Excerpt:
## START
As a cultural critique, much of the spark that made “The Misanthrope” work in the seventeenth century is extinguished. This is partly because Martin Crimp’s decision to emigrate Molière’s French aristocracy to a British paparazzi-level glamour circle, while visually appealing, doesn’t offer much meat apart from some light humor. After all, celebrity culture is already a farce. Does that necessitate restating?
Alceste (Ben Muller) is the titular misanthrope: a high-society playwright who’s rejected the social politics of his elite class in favor of saying what he thinks when he’s thinking it. Despite his pretensions and disgust for superficiality, he falls in love with Jennifer (Callie Stephens) an actress with a tendency for gossip and ass-kissing. Antics ensue.
Here, though, those antics seem unenergized.
Everybody here is moving purposelessly and drifting aimlessly. Having the luxury to do this induces a molasses-rich atmosphere that puts all the dramatic weight on the sharp language, composed in its entirety as rhyming couplets.
The idea of textual form tends to be forgotten in contemporary theater. Forms like this are designed as a rule, a stricture that turns the play into a game. Once the audience understands the rules, we see how the actors can play under those circumstances. This is where engaging performances of classic drama come from: language bursting from the seams while the actors attempt to survive in the new world order.
## END
Stored data:
## START
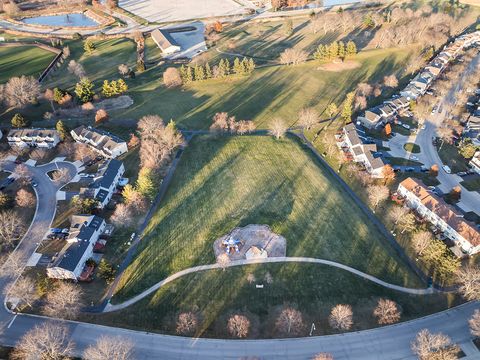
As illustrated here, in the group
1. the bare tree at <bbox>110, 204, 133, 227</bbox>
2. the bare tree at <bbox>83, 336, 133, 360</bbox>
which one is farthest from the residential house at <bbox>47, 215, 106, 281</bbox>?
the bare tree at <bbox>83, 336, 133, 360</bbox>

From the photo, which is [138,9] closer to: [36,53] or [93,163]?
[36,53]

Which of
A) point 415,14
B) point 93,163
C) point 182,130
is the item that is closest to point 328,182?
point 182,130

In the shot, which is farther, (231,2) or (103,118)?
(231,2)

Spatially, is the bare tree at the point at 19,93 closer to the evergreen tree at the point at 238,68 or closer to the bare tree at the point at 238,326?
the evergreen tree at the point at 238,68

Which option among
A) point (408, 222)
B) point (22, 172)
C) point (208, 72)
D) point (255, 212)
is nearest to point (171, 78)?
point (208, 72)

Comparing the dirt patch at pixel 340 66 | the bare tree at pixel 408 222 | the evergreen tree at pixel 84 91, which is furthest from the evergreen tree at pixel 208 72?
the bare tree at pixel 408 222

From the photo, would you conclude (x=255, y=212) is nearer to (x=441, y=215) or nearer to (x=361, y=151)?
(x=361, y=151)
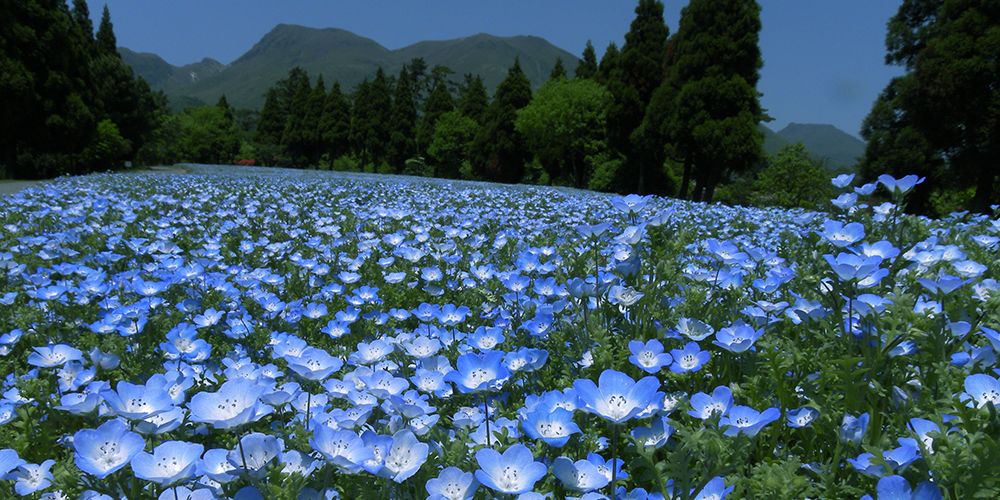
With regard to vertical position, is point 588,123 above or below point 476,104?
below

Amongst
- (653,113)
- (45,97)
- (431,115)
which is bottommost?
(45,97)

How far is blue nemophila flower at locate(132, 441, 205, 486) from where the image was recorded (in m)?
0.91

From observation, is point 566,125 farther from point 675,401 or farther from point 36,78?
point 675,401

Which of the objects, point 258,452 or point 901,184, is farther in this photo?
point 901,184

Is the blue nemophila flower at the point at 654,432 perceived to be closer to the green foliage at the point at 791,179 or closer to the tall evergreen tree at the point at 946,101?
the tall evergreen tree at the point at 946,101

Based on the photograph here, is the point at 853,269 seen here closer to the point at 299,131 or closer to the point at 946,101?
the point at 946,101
## END
Requirement 1:
Answer these questions from the review:
(a) Who decided to move Molière's French aristocracy to a British glamour circle?
(b) Which actor plays Alceste?
(c) In what form is the play's language composed?
Requirement 2:
Do these statements agree with the review? Answer yes or no for each, and quote the words that decide it.
(a) Callie Stephens plays Jennifer.
(b) The play's language is written in prose.
(c) Alceste is a high-society playwright.
Requirement 3:
Quote the review between "Here, though, those" and "as rhyming couplets.", inclusive.

Complete output 1:
(a) Martin Crimp
(b) Ben Muller
(c) Rhyming couplets, in its entirety

Complete output 2:
(a) Yes: "Jennifer (Callie Stephens)"
(b) No: "composed in its entirety as rhyming couplets"
(c) Yes: "a high-society playwright who’s rejected the social politics of his elite class"

Complete output 3:
Here, though, those antics seem unenergized.
Everybody here is moving purposelessly and drifting aimlessly. Having the luxury to do this induces a molasses-rich atmosphere that puts all the dramatic weight on the sharp language, composed in its entirety as rhyming couplets.